The Committee they said, found that the evaluation of the bids was “suspect” and that Pentascope lied on its true legal status and origin, which the group said El-Rufa’i cleverly covered up.

Reacting resentfully at El-Rufai’s deceit, the former NITEL workers said the House of Representatives found that Pentascope was supposedly registered on January 1, 2002, which was a public holiday in European countries.

Despite the inaccuracies and lies by Pentascope, the group accused El-Rufa’i of imposing the Dutch company on a hostile NITEL board, its workers and Nigerians.

According to the group, the Pentascope misadventure led to NITEL profits nose-diving from N15 billion in 2002 and turned it into a loss of N19 billion in 2003.

The group, quoting the House Communications Committee report, also said that NITEL’s turnover dropped from N53 billion to N41 billion.

Despite the dramatic drop in turnover under Pentascope management, the group alleged that direct costs and overhead costs increased from N21.3 billion to N26.3 billion and from N19.4 billion to N30 billion.

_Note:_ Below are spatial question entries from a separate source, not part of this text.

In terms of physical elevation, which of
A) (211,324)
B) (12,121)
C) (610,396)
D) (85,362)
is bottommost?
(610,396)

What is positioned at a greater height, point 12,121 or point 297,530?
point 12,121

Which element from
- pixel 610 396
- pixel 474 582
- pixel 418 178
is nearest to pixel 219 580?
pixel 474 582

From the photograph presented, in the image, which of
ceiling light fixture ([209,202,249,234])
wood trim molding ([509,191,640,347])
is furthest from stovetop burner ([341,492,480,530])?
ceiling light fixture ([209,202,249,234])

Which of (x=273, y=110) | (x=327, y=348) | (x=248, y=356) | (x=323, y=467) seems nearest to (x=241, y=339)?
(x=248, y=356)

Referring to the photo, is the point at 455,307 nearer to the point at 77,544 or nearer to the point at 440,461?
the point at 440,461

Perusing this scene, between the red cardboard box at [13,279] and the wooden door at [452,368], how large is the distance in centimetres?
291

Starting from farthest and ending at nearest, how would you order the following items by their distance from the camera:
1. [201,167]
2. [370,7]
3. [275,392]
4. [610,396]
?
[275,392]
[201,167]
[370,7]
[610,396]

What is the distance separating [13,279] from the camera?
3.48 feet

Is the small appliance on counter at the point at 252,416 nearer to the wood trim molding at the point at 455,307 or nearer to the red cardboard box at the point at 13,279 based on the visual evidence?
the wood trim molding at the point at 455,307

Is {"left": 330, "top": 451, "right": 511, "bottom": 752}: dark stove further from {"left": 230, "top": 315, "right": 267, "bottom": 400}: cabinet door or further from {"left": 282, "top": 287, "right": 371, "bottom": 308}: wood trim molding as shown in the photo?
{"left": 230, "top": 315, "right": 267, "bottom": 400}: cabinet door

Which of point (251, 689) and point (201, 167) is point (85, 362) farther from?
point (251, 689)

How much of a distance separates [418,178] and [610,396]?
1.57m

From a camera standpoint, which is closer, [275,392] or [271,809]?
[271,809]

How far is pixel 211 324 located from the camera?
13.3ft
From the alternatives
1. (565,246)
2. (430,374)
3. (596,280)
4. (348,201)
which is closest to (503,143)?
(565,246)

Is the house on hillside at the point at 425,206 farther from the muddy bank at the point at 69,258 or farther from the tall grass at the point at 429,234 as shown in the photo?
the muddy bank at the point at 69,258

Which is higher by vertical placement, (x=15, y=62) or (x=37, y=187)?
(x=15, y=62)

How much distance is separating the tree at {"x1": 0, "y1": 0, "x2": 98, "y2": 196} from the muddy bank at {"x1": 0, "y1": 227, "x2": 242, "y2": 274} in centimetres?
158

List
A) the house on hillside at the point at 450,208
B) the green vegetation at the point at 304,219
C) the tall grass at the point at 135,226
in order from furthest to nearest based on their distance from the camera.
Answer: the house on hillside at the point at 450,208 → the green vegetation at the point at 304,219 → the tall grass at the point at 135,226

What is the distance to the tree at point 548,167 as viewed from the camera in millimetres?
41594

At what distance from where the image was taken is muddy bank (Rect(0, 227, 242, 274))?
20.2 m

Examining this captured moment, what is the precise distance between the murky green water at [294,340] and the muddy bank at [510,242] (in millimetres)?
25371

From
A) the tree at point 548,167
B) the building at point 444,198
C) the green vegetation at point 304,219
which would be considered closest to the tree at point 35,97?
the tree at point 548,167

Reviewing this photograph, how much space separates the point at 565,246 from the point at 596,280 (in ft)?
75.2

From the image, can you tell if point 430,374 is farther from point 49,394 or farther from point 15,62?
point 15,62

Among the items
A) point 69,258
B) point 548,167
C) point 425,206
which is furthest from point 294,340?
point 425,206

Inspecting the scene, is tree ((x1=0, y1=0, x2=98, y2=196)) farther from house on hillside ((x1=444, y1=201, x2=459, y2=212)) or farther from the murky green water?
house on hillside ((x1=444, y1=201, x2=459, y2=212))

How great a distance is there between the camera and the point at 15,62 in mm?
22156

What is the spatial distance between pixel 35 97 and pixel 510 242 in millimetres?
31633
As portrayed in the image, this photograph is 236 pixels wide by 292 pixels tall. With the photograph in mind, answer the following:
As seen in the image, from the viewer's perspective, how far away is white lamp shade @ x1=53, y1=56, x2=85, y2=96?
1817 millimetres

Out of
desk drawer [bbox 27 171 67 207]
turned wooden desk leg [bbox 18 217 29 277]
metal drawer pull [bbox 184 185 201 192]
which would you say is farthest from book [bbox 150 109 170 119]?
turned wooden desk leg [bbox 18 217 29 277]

The NITEL former staff, therefore, advised El-Rufa’i to focus on these issues rather than using others as a scapegoat, saying that it is not uncommon for leaders to be misled by clever liars into signing something that turned out to be fraudulently arranged to produce a desired outcome.

The retired NITEL workers wonder why El-Rufa’i thinks the House of Representatives, the former NITEL board and others that exposed the fraudulent process of handing over NITEL to Pentascope were wrong and he was right.

Comrade Elias Kazzah, National Adviser of Senior Staff Association of Communications, Transport and Corporations (SSACTC) and President of the NITEL unit of the association, who spoke in the same vein, called on El-Rufa’i to shut up on account of his mismanagement of the PENTASCOPE transaction that led to the demise of the company.

Comrade Kazzah who spoke on behalf of the NITEL union said El-Rufa’i's dubious imposition of Pentascope on NITEL and Nigeria led to huge economic losses to the economy considering the huge remittances of the national carrier to the nation's economy, destroyed careers of a vibrant workforce and also posed security risks.

He said that NITEL was so commercially viable that it contributed to NIPOST and provided support to the ECOMOG troops in Liberia and Sierra Leone.

He recalled that the BPE under the headship of El-Rufa’i rebuffed other options put on the table for revamping NITEL  despite the fact that they had failed at six previous attempts at addressing the NITEL imbroglio.

Comrade Kazzah regretted El-Rufa’i's handling of the controversial management contract insisting that the "coming of  Pentascope was through the backdoor."

He said that to demonstrate its reservation against the deal, NITEL workers blocked the gate of Transcorp Hilton venue of the signing of the management contract between BPE and Pentascope but that El-Rufa’i surreptitiously smuggled the parties to the deal through the back.

He noted that Pentascope came on board with preconceived agenda to have a run on the huge cash both local and foreign currency at the disposal of NITEL at that time and to disorganise and frustrate the network.

Meanwhile, a former Managing Director of NITEL, Professor Buba Bajoga who agreed to speak on record decried the destruction of NITEL as “very painful.”

He said by the time he left the organization as its head in 2000, NITEL was a very viable commercial organization.

"We approved the payment of dividends to government and I remember that I left N15 billion and U.S. Dollar 200 million in the coffers of the organization,” he said.

Professor Bajoga said NITEL made more profit than most banks. “We paid all our bills and were financing all our projects,” he added.